The state’s strategic blind spot
At the central level, the problem is systemic. The state continues to operate within the logic of restoring the old, centralised energy model that has been damaged by the war, instead of rethinking it and creating a new – decentralised and resilient – system. Manual control of the electricity market has led to the accumulation of debts that block investors and the development of new generation capacity. Political decisions on the monetisation of subsidies, dismantling manual regulation, and an honest acknowledgement of the debt crisis are repeatedly postponed due to fear of unpopular measures. State-owned companies in such a system act slowly and cautiously, avoiding decisions for which they would later be held accountable. The simulation of activity through task forces, site visits, and personnel rotations does not change the substance of the problem.

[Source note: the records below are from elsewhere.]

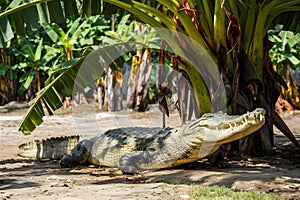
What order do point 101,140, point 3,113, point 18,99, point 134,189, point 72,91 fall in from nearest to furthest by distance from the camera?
point 134,189
point 101,140
point 72,91
point 3,113
point 18,99

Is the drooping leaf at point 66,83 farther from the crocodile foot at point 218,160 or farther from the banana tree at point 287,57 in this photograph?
the banana tree at point 287,57

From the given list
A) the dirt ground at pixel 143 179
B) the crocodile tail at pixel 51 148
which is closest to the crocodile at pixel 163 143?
the dirt ground at pixel 143 179

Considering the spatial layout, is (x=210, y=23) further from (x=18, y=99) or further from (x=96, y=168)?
(x=18, y=99)

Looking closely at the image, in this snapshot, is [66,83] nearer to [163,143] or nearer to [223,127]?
[163,143]

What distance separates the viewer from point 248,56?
5844 mm

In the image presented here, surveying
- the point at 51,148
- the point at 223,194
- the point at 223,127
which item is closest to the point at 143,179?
the point at 223,127

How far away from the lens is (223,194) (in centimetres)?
352

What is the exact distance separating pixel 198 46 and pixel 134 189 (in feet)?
7.52

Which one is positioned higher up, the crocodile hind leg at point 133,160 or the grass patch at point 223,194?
the crocodile hind leg at point 133,160

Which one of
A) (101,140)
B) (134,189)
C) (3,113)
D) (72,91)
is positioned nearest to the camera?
(134,189)

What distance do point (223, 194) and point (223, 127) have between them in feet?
3.26

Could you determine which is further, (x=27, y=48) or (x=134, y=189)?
(x=27, y=48)

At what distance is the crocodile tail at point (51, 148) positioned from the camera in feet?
20.9

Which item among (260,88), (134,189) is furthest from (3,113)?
(134,189)
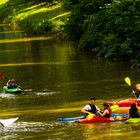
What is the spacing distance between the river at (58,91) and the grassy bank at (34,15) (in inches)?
899

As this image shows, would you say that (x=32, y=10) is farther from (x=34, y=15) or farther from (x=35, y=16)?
(x=35, y=16)

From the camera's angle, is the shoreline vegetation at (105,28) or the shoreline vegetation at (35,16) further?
the shoreline vegetation at (35,16)

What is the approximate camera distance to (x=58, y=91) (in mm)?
37469

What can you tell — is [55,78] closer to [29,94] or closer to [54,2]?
[29,94]

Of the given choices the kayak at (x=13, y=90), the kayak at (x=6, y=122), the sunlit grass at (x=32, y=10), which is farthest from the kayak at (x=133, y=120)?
the sunlit grass at (x=32, y=10)

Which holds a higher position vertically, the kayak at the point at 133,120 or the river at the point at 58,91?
the river at the point at 58,91

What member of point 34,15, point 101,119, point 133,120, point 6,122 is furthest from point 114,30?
point 34,15

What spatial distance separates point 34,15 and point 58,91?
238ft

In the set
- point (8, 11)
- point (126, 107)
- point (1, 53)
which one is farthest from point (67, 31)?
point (8, 11)

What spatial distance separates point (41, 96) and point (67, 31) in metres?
36.3

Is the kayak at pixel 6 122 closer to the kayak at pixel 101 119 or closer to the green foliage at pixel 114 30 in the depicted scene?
the kayak at pixel 101 119

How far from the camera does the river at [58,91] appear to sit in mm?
25156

The Ukraine Facility Platform approach
The Ukraine Facility Platform is working to change the model of «waiting for performative solutions». The focus is on preparing specific technical models and projects based on the real needs of communities. The Platform works to align the interests of local authorities, business, investors, and donors, helping communities understand which energy sources are feasible in their specific context – from bioenergy to cogeneration solutions. The core principle is that the community should act as the client, while business should be the implementer operating under clear, market-based conditions. This approach makes it possible to move from a «give us» logic to building a system in which investment becomes feasible and resilience reproducible.